And extremists are now venting their opinions online — in the comment threads of controversial news stories, labyrinthine subsections of Reddit and forums like Stormfront, the self-proclaimed “voice of the new, embattled White minority.” That forum, thought to be the Internet’s first hate site, now boasts nearly 300,000 registered users — hardly competitive with Facebook, which has more than a billion users, but still “astounding for a site run by an ex-felon and former Alabama Klan leader,” the study noted. (Stormfront founder Don Black was imprisoned for two years after he and a group of fellow white supremacists launched a failed invasion of the Caribbean island of Dominica.) Though a previous SPLC study found Stormfront users have killed close to 100 people in the past five years, this report also acknowledged that online discussions may serve as a “safety valve” to lessen violence.

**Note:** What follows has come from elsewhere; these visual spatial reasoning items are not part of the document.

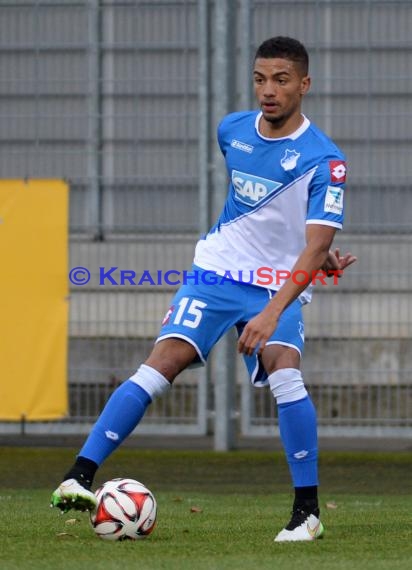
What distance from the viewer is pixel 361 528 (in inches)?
260

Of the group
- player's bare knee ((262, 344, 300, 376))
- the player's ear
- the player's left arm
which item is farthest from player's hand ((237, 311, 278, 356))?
the player's ear

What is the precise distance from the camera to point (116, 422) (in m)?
6.08

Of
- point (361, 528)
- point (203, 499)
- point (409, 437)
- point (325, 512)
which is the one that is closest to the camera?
point (361, 528)

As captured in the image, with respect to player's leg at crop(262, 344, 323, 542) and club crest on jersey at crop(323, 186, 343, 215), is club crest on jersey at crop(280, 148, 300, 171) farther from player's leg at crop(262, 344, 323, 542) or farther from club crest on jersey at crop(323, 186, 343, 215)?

[A white supremacist Web site frequented by killers]

The report goes on to condemn what it terms “mainstream” extremism: the false claims on Fox News that Muslim-run “no-go zones” were established in European cities; politicians and other officials who vow to resist federal law on taxes and gun control. It also lists examples of hate-motivated violence from the past year: the shooting of three people at a Kansas Jewish Community Center; the killing of two police officers and a bystander by a couple with anti-government views in Las Vegas; and a man who opened fire on a federal courthouse, the Mexican consulate and police headquarters in Austin, among others.

Even though the number of hate groups is on the decline, the report concluded, hate is not.

“The level of extremism, and the danger of radical terror, seems just as high as ever,” it said.